Workforce Preparedness
Cultivating workplace-ready professionals using the All-Campus Data Science and AI Project-Based Teaching and Learning (ADAPT) model.
With a focus on workforce preparedness, students engage in learning experiences designed to develop real-world data science and AI problem-solving skills. Through course activities, homework and projects, students practice critical thinking and gain hands-on experience with workplace data science workflows. These strategies help foster a sense of ownership over the choices and decisions they make with data.
At DSA, instructors use a variety of strategies, such as inquiry-driven innovation planning to design activities that deepen students’ understanding and application of data science. In planning inquiry-driven innovation, instructors get an opportunity to integrate the other elements of the ADAPT framework, such as the ten common learning elements, to create rich and engaging data science learning experiences.
Planning Inquiry-Driven Innovation
Instructors may take the following four steps to plan for their inquiry-driven innovation.
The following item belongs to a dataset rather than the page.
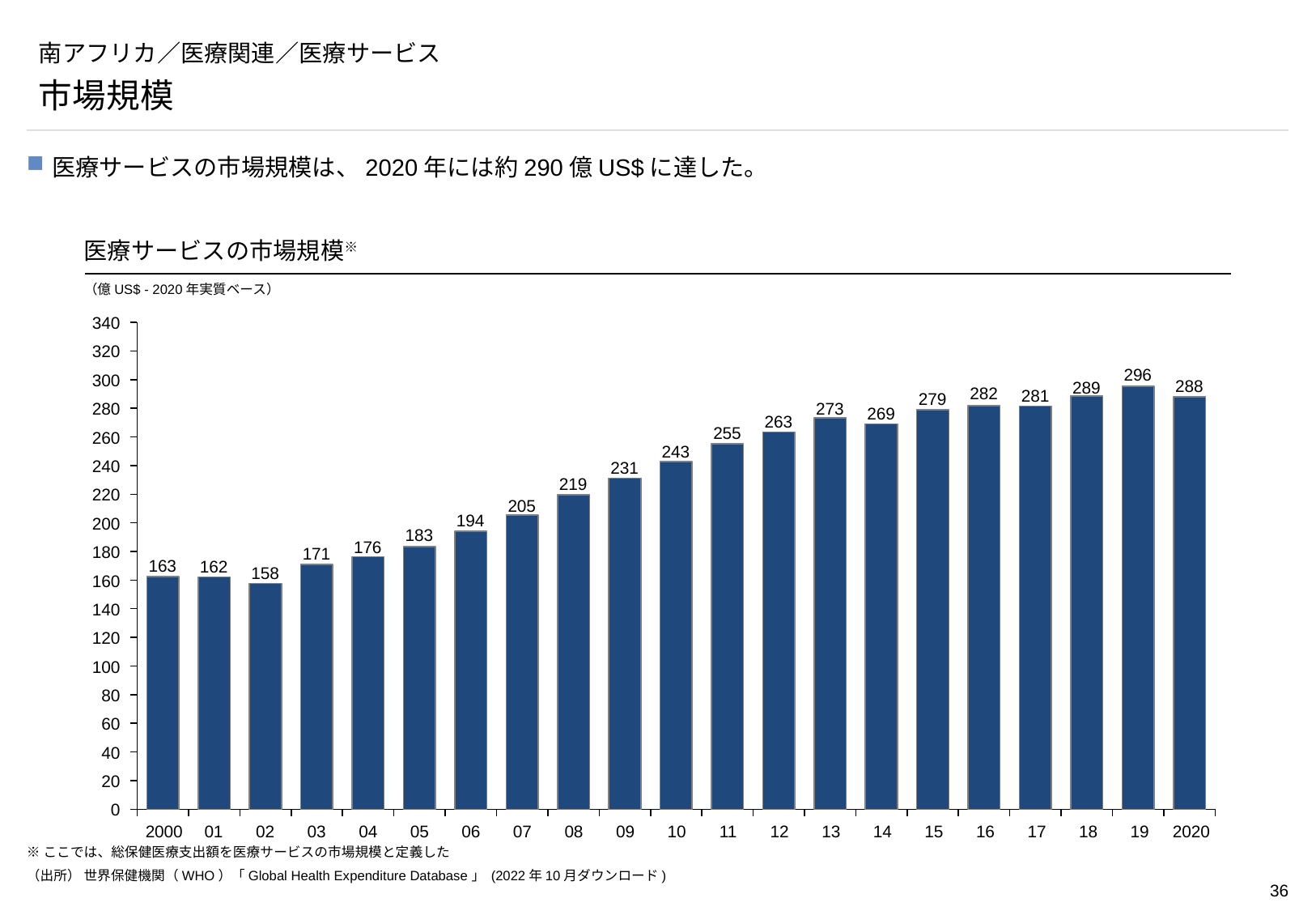
What kind of chart is this? bar chart Do the values generally rise or fall from 2000 to 2020? rise What is the difference between the values for 2020 and 2000? 125 How many years are shown on the x axis? 21 What is the value for 2000? 163 Which is larger, the value for 13 or the value for 14? 13 What is the value for 10 (2010)? 243 What is the difference between the values for 19 and 2020? 8 Which year has the lowest value? 02 What is the value for 2020? 288 Which year has the highest value? 19 Is the value for 11 greater or less than 240? greater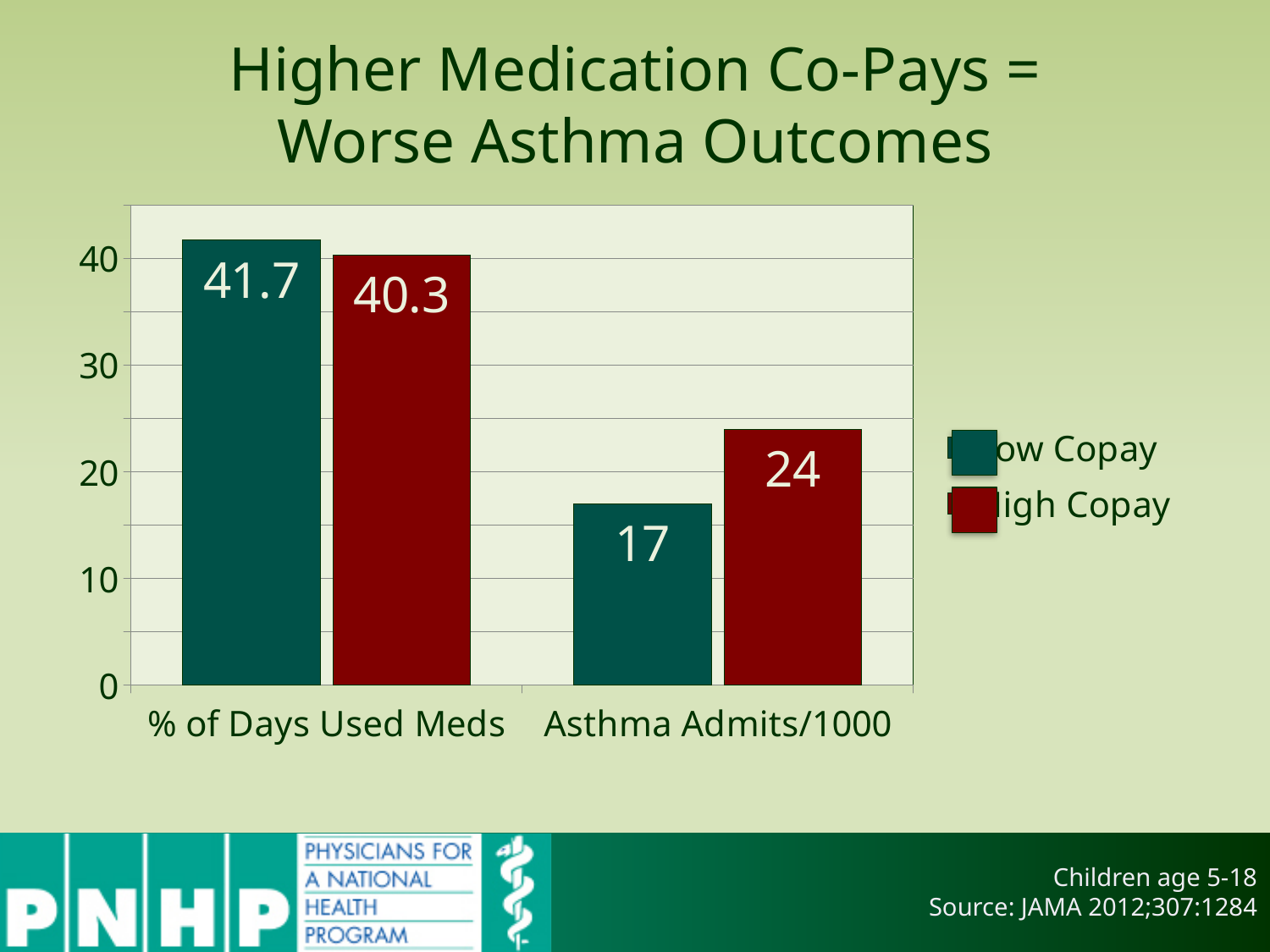
What is the value for Low Copay in the Asthma Admits/1000 category? 17 What kind of chart is shown on the slide? Bar chart What is the value for High Copay in the % of Days Used Meds category? 40.3 What is the value for High Copay in the Asthma Admits/1000 category? 24 What is the value for Low Copay in the % of Days Used Meds category? 41.7 How many categories are shown on the x axis? 2 How many series does the legend list? 2 What is the difference between the High Copay and Low Copay values for Asthma Admits/1000? 7 Which series has the larger value for Asthma Admits/1000, Low Copay or High Copay? High Copay What is the difference between the Low Copay and High Copay values for % of Days Used Meds? 1.4 Which series has the larger value for % of Days Used Meds, Low Copay or High Copay? Low Copay What is the title of the slide? Higher Medication Co-Pays = Worse Asthma Outcomes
The steps are also explained in detail in this template.
- Step 1: Identify your focal population
- Identify the focal population of your innovation work
- Step 2: Identify your intended outcomes
- Consider the impact you’d want the focal population to achieve/experience.
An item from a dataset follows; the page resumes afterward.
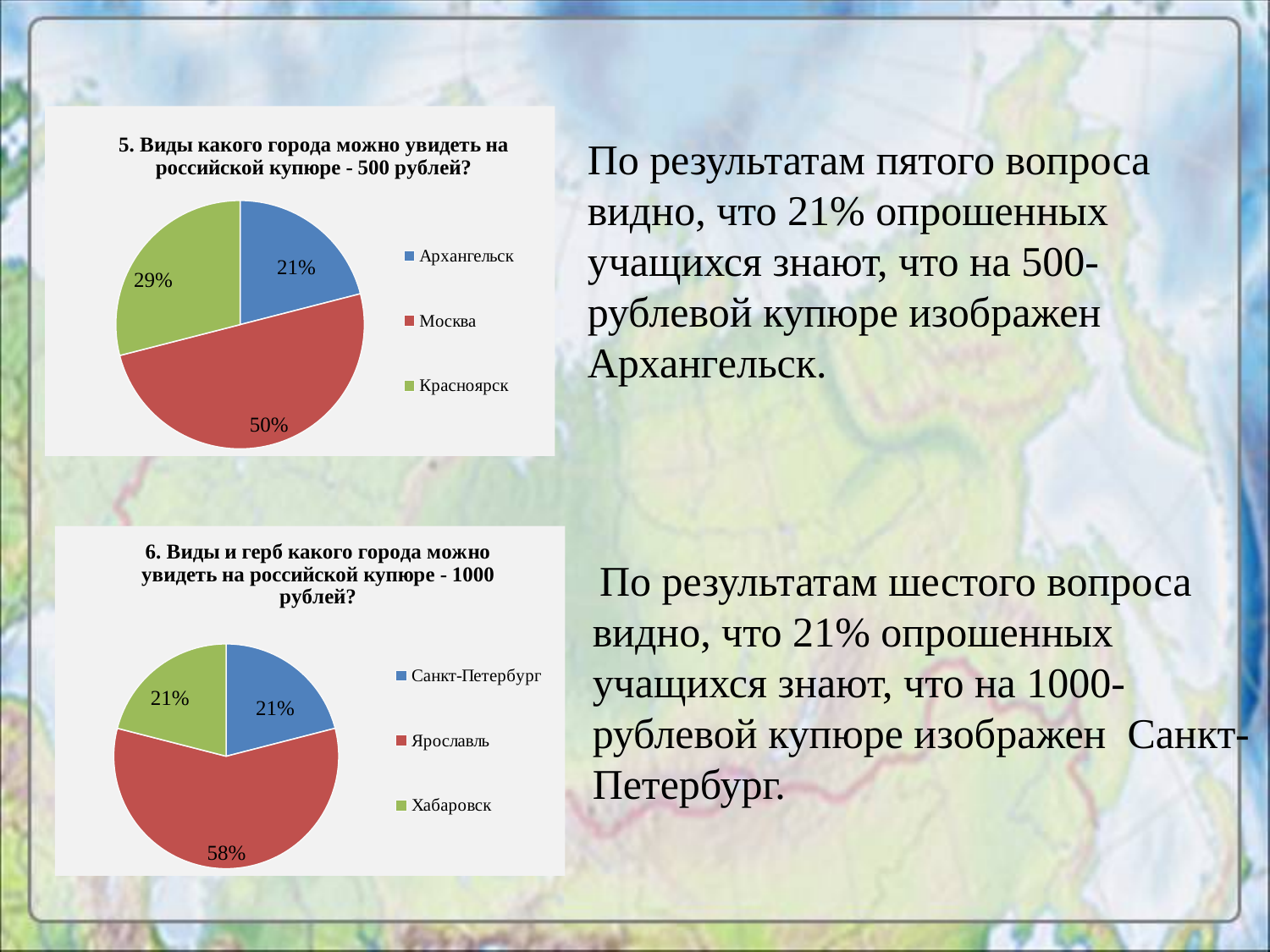
In the bottom pie chart (question 6, about the 1000-ruble note), what share is shown for Санкт-Петербург? 21% In the top pie chart (question 5, about the 500-ruble note), what is the difference in percentage points between Москва and Красноярск? 21 In the top pie chart (question 5, about the 500-ruble note), what share is shown for Москва? 50% In the bottom pie chart (question 6, about the 1000-ruble note), which city has the largest slice? Ярославль In the bottom pie chart (question 6, about the 1000-ruble note), which colour represents Хабаровск? Green In the bottom pie chart (question 6, about the 1000-ruble note), how many categories does the legend list? 3 In the bottom pie chart (question 6, about the 1000-ruble note), what share is shown for Ярославль? 58% In the top pie chart (question 5, about the 500-ruble note), what share is shown for Красноярск? 29% What type of chart is used for question 5 at the top of the slide? Pie chart In the top pie chart (question 5, about the 500-ruble note), which city has the smallest slice? Архангельск In the top pie chart (question 5, about the 500-ruble note), which city has the largest slice? Москва In the top pie chart (question 5, about the 500-ruble note), what share is shown for Архангельск? 21%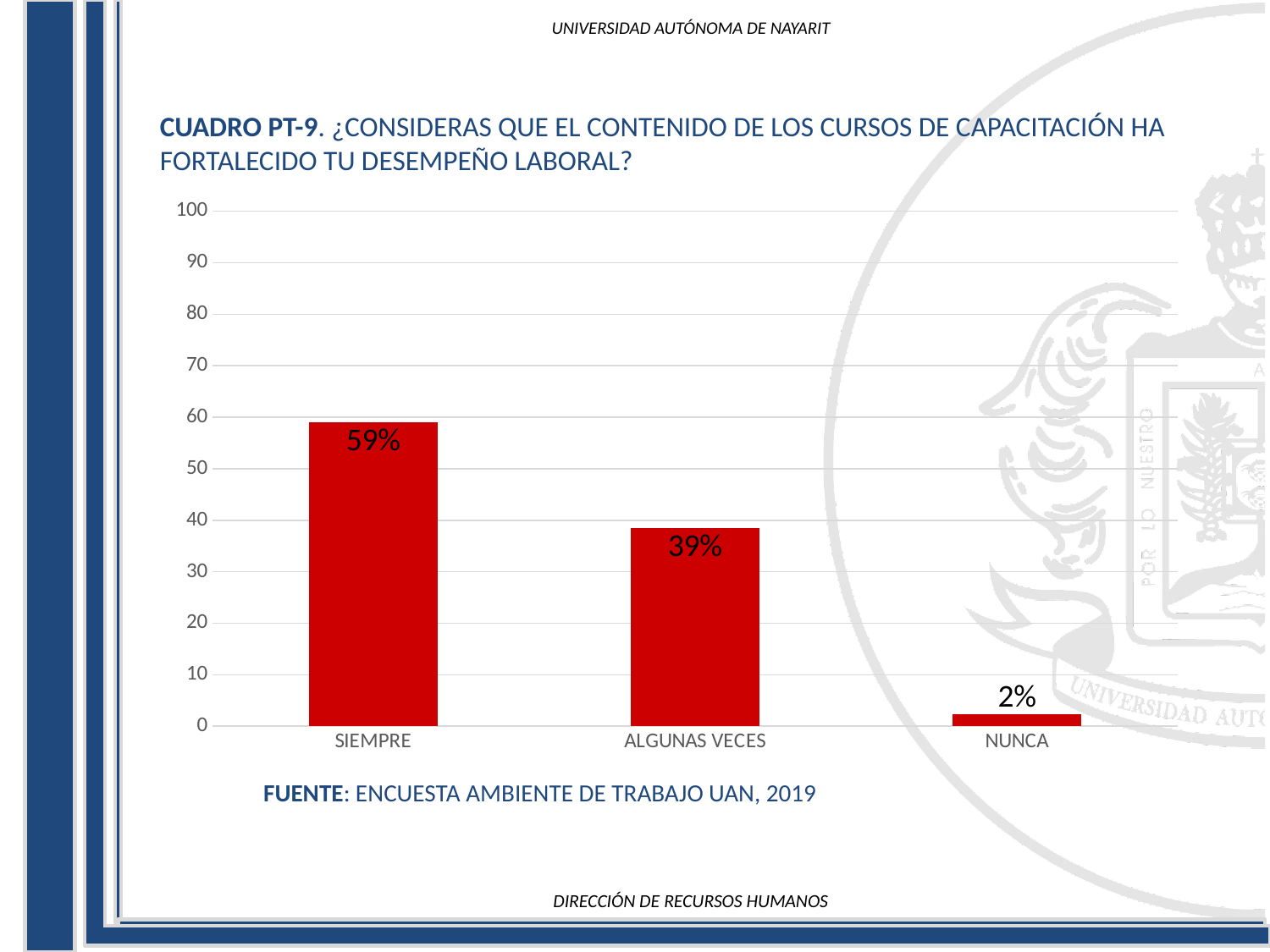
Which is larger, the value for ALGUNAS VECES or the value for NUNCA? ALGUNAS VECES What is the value for ALGUNAS VECES? 39% Which category has the highest value? SIEMPRE What kind of chart is shown on the slide? bar chart What is the value for NUNCA? 2% How many categories are shown on the x axis? 3 Is the value for SIEMPRE greater or less than 50? greater Which category has the lowest value? NUNCA What is the difference between the values for ALGUNAS VECES and NUNCA? 37% Do the values rise or fall from left to right along the x axis? fall What is the difference between the values for SIEMPRE and ALGUNAS VECES? 20% What is the value for SIEMPRE? 59%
- Step 3: Identify your intended innovation
- Develop a strategy for achieving the impact you identified for the focal population. Consider the other two aspects of the ADAPT framework (project-based learning and 10 learning elements) as a guide to prepare students for a data science and AI empowered workforce.
- Step 4: Develop a plan
- Develop a plan to implement the innovation with the identified focal population. Keep in mind that the process of innovation can be iterative and instructors can be flexible with their goals as they support students’ learning outcomes.